Washington, D.C. National Capitol Building
Senate confirmation: Former pharma executive Alex Azar's official new title: secretary of the Department of Health and Human Services. (Getty/tupungato)

Former pharma executive Alex Azar has a new title: secretary of Health and Human Services.

The Senate voted 55-43 to confirm the nomination of Azar, the former head of pharmaceutical giant Eli Lilly’s U.S. operations, to serve in the role vacated by Tom Price, M.D.

RELATED: 10 things to know about former pharma executive Alex Azar, Trump’s pick for HHS secretary

Price, a former congressman, resigned in September after eight months on the job due to controversy over use of private planes for government travel using taxpayer money. President Donald Trump soon tapped Azar to fill the role, saying he would be “a star for better healthcare and lower drug prices!”

UPDATE: Alex Azar’s confirmation as HHS secretary: 1 group believes he is a threat to Americans’ healthcare

Azar has unique qualifications because he has already worked at HHS. He served as general counsel for the department from 2001 to 2005 and then became the deputy secretary under then-HHS Secretary Mike Leavitt, a position he held for two years.

RELATED: HHS secretary nominee Alex Azar tells Senate panel that reducing drug prices would be his top priority

But not everyone was convinced. Many Democrats opposed his nomination from the beginning, noting his ties to the pharmaceutical industry and questioning whether he would be committed to lowering drug prices. The skyrocketing cost of prescription drugs came up frequently during the course of his confirmation hearings and during the Senate vote on Tuesday to advance his nomination.

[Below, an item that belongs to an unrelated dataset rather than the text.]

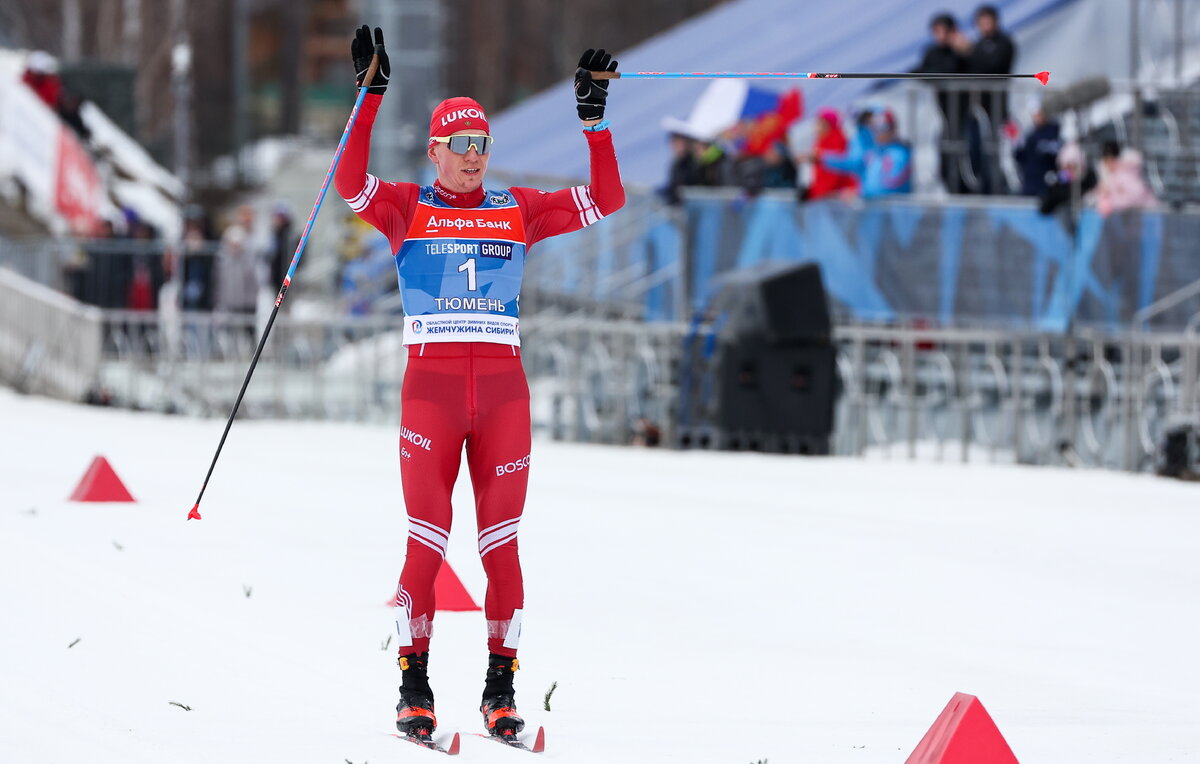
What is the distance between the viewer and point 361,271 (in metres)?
24.8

On the Senate floor today, several Democrats, including Ron Wyden, D-Ore., ranking member of the Senate Finance Committee, Patty Murray, D-Wash., and Chris Murphy, D-Conn., said they would vote against his nomination. In addition to their concerns that drug prices rose under Azar’s watch while he was at Eli Lilly, they also fear he will work with the Trump administration to sabotage the Affordable Care Act.

But Senate Majority Leader Mitch McConnell, R-Ky., praised Azar, whom he called the “right man for the job.”

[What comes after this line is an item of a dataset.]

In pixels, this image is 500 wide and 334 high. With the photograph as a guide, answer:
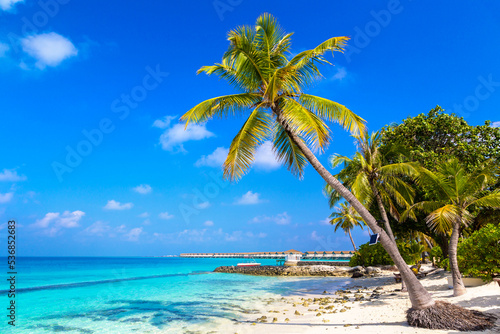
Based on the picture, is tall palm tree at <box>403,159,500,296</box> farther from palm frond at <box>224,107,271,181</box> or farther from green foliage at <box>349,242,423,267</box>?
green foliage at <box>349,242,423,267</box>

“In his impressive testimony before the Finance Committee, Mr. Azar discussed his intention to confront head-on the opioid crisis that is hurting so many families across the country, including in my home state of Kentucky. He made clear that he will place an important priority on prevention, education and enforcement to halt the advance of this scourge,” McConnell said.

As the head of HHS, Azar will be responsible for overseeing $1.13 trillion in department spending and supervising research and administering health programs, including Medicare and Medicaid.